What needs to be done: Swap "photograph" for "scene" everywhere in the material below, and reproduce all of the material with nothing else altered.

Extracted entries:
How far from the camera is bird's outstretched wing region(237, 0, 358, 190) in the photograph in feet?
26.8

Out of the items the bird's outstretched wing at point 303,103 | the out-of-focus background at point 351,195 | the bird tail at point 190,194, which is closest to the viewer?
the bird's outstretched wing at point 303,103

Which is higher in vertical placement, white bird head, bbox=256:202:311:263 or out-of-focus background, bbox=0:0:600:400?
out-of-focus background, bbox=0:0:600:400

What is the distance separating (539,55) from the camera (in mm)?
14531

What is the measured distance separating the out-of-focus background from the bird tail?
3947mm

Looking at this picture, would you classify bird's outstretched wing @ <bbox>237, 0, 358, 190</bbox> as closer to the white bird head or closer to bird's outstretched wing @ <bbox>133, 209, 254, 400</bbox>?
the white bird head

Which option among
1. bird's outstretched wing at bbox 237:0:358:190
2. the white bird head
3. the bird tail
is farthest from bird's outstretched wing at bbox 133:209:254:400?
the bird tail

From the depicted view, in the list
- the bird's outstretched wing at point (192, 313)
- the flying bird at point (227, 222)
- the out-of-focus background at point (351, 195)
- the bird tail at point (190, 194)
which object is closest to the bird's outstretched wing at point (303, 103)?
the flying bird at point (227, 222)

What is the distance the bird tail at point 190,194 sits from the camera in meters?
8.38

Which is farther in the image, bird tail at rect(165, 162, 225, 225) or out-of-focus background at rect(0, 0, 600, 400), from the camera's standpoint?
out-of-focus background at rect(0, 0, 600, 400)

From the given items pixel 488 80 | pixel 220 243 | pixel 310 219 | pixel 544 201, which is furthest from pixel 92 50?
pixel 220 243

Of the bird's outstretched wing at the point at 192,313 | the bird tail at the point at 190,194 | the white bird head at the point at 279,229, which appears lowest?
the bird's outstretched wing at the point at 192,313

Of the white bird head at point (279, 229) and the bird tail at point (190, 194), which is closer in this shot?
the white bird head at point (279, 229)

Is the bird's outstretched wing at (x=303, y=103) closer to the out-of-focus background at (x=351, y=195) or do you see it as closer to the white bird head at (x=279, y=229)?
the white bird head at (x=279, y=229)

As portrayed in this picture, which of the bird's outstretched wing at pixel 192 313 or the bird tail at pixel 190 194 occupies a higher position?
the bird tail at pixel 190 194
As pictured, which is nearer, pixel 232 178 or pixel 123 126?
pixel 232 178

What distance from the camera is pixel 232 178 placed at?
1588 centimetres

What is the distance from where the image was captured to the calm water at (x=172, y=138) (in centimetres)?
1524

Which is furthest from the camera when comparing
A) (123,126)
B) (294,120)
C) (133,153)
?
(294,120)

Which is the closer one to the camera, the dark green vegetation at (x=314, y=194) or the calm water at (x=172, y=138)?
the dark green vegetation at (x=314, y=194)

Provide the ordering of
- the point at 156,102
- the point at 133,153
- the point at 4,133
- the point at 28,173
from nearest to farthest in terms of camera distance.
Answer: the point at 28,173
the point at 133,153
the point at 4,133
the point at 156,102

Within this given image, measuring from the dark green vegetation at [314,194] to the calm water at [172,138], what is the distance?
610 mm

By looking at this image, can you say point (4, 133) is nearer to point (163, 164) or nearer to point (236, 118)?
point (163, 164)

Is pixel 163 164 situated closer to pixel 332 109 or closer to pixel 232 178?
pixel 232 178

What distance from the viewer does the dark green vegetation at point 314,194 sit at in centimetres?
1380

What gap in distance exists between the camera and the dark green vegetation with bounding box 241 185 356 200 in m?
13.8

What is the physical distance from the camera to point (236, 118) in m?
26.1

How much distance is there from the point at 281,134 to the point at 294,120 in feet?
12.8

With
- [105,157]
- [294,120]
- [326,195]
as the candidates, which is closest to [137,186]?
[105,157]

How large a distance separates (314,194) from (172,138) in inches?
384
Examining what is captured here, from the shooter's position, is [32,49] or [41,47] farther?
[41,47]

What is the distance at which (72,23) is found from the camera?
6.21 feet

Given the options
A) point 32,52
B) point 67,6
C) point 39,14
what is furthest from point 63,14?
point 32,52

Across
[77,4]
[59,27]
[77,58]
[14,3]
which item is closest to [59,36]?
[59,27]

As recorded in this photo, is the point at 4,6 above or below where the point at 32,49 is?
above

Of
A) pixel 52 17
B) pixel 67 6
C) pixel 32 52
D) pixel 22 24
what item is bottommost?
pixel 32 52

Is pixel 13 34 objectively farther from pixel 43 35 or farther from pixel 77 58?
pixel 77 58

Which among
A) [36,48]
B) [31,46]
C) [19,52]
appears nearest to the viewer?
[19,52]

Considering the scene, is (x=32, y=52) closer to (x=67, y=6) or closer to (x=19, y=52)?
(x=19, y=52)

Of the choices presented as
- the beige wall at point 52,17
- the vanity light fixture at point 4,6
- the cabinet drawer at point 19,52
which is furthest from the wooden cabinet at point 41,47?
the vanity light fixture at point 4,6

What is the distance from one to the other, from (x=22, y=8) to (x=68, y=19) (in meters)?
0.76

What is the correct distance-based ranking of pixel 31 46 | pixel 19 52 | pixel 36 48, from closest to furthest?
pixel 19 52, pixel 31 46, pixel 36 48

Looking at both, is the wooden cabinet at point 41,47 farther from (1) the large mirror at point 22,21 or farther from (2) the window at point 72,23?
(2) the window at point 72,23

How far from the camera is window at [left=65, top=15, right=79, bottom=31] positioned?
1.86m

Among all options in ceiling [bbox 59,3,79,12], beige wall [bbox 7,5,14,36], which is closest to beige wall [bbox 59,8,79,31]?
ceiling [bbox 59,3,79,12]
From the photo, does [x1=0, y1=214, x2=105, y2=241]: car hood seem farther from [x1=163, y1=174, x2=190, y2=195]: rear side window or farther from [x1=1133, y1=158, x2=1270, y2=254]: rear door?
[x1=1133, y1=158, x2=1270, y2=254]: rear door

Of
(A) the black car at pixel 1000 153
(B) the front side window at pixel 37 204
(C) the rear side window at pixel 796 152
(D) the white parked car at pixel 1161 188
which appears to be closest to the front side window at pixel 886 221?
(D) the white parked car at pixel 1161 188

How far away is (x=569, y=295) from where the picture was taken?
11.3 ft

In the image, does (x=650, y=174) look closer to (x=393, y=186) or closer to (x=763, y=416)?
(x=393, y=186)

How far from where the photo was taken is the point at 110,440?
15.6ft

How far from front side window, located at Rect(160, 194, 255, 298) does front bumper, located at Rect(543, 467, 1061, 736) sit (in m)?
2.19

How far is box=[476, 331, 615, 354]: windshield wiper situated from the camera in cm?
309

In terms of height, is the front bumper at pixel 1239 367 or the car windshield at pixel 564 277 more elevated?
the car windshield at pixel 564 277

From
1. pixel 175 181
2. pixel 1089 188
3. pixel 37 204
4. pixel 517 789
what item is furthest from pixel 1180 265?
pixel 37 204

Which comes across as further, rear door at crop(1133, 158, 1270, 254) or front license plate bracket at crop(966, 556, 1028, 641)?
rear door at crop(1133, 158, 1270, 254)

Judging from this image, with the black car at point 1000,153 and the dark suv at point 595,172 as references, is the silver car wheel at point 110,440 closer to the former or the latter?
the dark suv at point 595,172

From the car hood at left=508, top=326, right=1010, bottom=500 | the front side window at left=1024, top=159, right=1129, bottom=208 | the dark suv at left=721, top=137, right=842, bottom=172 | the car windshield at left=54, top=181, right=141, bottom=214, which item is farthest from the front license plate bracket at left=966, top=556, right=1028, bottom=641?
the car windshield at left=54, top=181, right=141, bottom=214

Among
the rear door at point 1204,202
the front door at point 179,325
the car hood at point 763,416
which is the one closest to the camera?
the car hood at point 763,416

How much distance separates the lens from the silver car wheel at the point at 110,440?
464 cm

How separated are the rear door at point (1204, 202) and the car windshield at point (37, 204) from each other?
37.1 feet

Exercise solution:
How far from the camera is bird's outstretched wing region(237, 0, 358, 190) in the scene in feet?
26.8

Out of the items the bird's outstretched wing at point 303,103 | the out-of-focus background at point 351,195 | the bird tail at point 190,194, which is closest to the viewer?
the bird's outstretched wing at point 303,103

Which is higher in vertical placement, white bird head, bbox=256:202:311:263 or out-of-focus background, bbox=0:0:600:400?
out-of-focus background, bbox=0:0:600:400

What is the distance separating (539,55) from the camera (in mm)?
14531

What is the measured distance separating the out-of-focus background from the bird tail?
3947mm

Looking at this picture, would you classify bird's outstretched wing @ <bbox>237, 0, 358, 190</bbox> as closer to the white bird head or closer to bird's outstretched wing @ <bbox>133, 209, 254, 400</bbox>?
the white bird head

Which option among
1. bird's outstretched wing at bbox 237:0:358:190
2. the white bird head
3. the bird tail
is farthest from bird's outstretched wing at bbox 133:209:254:400?
the bird tail

From the depicted view, in the list
- the bird's outstretched wing at point (192, 313)
- the flying bird at point (227, 222)
- the out-of-focus background at point (351, 195)
- the bird tail at point (190, 194)
which object is closest to the bird's outstretched wing at point (303, 103)?
the flying bird at point (227, 222)

What is the distance the bird tail at point 190,194 sits from the camera in meters?
8.38

Which is farther in the image, bird tail at rect(165, 162, 225, 225) or out-of-focus background at rect(0, 0, 600, 400), from the camera's standpoint?
out-of-focus background at rect(0, 0, 600, 400)

From the given items pixel 488 80 | pixel 220 243 | pixel 310 219 | pixel 544 201, which is furthest from pixel 92 50?
pixel 220 243

Of the bird's outstretched wing at the point at 192,313 | the bird tail at the point at 190,194 | the white bird head at the point at 279,229, which appears lowest?
the bird's outstretched wing at the point at 192,313

Of the white bird head at point (279, 229) and the bird tail at point (190, 194), which is closer in this shot?
the white bird head at point (279, 229)

Is the bird's outstretched wing at (x=303, y=103) closer to the out-of-focus background at (x=351, y=195) or do you see it as closer to the white bird head at (x=279, y=229)?
the white bird head at (x=279, y=229)

As portrayed in this picture, which of the bird's outstretched wing at pixel 192 313 or the bird tail at pixel 190 194 occupies a higher position?
the bird tail at pixel 190 194
As pictured, which is nearer, pixel 232 178 or pixel 123 126?
pixel 232 178

What distance from the camera is pixel 232 178 placed at?
1588 centimetres

What is the distance from where the image was captured to the calm water at (x=172, y=138) (in centimetres)?
1524

Which is furthest from the camera when comparing
A) (123,126)
B) (294,120)
C) (133,153)
?
(294,120)

Which is the closer one to the camera, the dark green vegetation at (x=314, y=194) or the calm water at (x=172, y=138)?
the dark green vegetation at (x=314, y=194)

Provide the ordering of
- the point at 156,102
- the point at 133,153
- the point at 4,133
- the point at 28,173
from nearest to farthest in terms of camera distance.
Answer: the point at 28,173
the point at 133,153
the point at 4,133
the point at 156,102

Within this given image, measuring from the dark green vegetation at [314,194] to the calm water at [172,138], what is the distance?
610 mm

By looking at this image, can you say point (4, 133) is nearer to point (163, 164) or nearer to point (236, 118)?
point (163, 164)

Is pixel 163 164 situated closer to pixel 332 109 or closer to pixel 232 178?
pixel 232 178

What distance from the viewer does the dark green vegetation at point 314,194 sit at in centimetres?
1380

What gap in distance exists between the camera and the dark green vegetation with bounding box 241 185 356 200 in m?
13.8

What is the physical distance from the camera to point (236, 118) in m?
26.1

How much distance is there from the point at 281,134 to the point at 294,120 in feet?
12.8

With
- [105,157]
- [294,120]
- [326,195]
as the candidates, which is closest to [137,186]?
[105,157]

How large a distance separates (314,194) from (172,138) in inches?
384
Examining what is captured here, from the shooter's position, is [32,49] or [41,47] farther?
[41,47]

What is the distance at which (72,23) is found from the camera?
6.21 feet

Given the options
A) point 32,52
B) point 67,6
C) point 39,14
what is furthest from point 63,14?
point 32,52

Across
[77,4]
[59,27]
[77,58]
[14,3]
which item is closest to [59,36]?
[59,27]

As recorded in this photo, is the point at 4,6 above or below where the point at 32,49 is?
above

Of
A) pixel 52 17
B) pixel 67 6
C) pixel 32 52
D) pixel 22 24
what item is bottommost?
pixel 32 52

Is pixel 13 34 objectively farther from pixel 43 35 or farther from pixel 77 58?
pixel 77 58

Which among
A) [36,48]
B) [31,46]
C) [19,52]
appears nearest to the viewer?
[19,52]

Considering the scene, is (x=32, y=52) closer to (x=67, y=6) or closer to (x=19, y=52)?
(x=19, y=52)

Of the choices presented as
- the beige wall at point 52,17
- the vanity light fixture at point 4,6
- the cabinet drawer at point 19,52
which is furthest from the wooden cabinet at point 41,47?
the vanity light fixture at point 4,6

What is the distance from one to the other, from (x=22, y=8) to (x=68, y=19) (in meters)?
0.76

What is the correct distance-based ranking of pixel 31 46 | pixel 19 52 | pixel 36 48, from closest to furthest?
pixel 19 52, pixel 31 46, pixel 36 48

Looking at both, is the wooden cabinet at point 41,47 farther from (1) the large mirror at point 22,21 or farther from (2) the window at point 72,23?
(2) the window at point 72,23

How far from the camera is window at [left=65, top=15, right=79, bottom=31] positioned?
1.86m

Among all options in ceiling [bbox 59,3,79,12], beige wall [bbox 7,5,14,36], which is closest to beige wall [bbox 59,8,79,31]?
ceiling [bbox 59,3,79,12]
From the photo, does [x1=0, y1=214, x2=105, y2=241]: car hood seem farther from [x1=163, y1=174, x2=190, y2=195]: rear side window or farther from [x1=1133, y1=158, x2=1270, y2=254]: rear door?
[x1=1133, y1=158, x2=1270, y2=254]: rear door

Of
(A) the black car at pixel 1000 153
(B) the front side window at pixel 37 204
(C) the rear side window at pixel 796 152
(D) the white parked car at pixel 1161 188
which appears to be closest to the front side window at pixel 886 221?
(D) the white parked car at pixel 1161 188

How far away is (x=569, y=295) from where the picture was taken?
11.3 ft

In the image, does (x=650, y=174) look closer to (x=393, y=186) or closer to (x=763, y=416)?
(x=393, y=186)

How far from where the photo was taken is the point at 110,440?
15.6ft

How far from front side window, located at Rect(160, 194, 255, 298) does front bumper, located at Rect(543, 467, 1061, 736) sit (in m)?
2.19

How far is box=[476, 331, 615, 354]: windshield wiper situated from the camera in cm?
309

In terms of height, is the front bumper at pixel 1239 367 or the car windshield at pixel 564 277 more elevated?
the car windshield at pixel 564 277

From
1. pixel 175 181
2. pixel 1089 188
3. pixel 37 204
4. pixel 517 789
what item is furthest from pixel 1180 265?
pixel 37 204

Which comes across as further, rear door at crop(1133, 158, 1270, 254) or front license plate bracket at crop(966, 556, 1028, 641)?
rear door at crop(1133, 158, 1270, 254)

Judging from this image, with the black car at point 1000,153 and the dark suv at point 595,172 as references, is the silver car wheel at point 110,440 closer to the former or the latter?
the dark suv at point 595,172

From the car hood at left=508, top=326, right=1010, bottom=500 | the front side window at left=1024, top=159, right=1129, bottom=208 | the dark suv at left=721, top=137, right=842, bottom=172 | the car windshield at left=54, top=181, right=141, bottom=214, which item is farthest from the front license plate bracket at left=966, top=556, right=1028, bottom=641?
the car windshield at left=54, top=181, right=141, bottom=214

Among
the rear door at point 1204,202
the front door at point 179,325
the car hood at point 763,416
which is the one closest to the camera?
the car hood at point 763,416

How much distance separates the lens from the silver car wheel at the point at 110,440?
464 cm

How separated are the rear door at point (1204, 202) and the car windshield at point (37, 204) from each other?
37.1 feet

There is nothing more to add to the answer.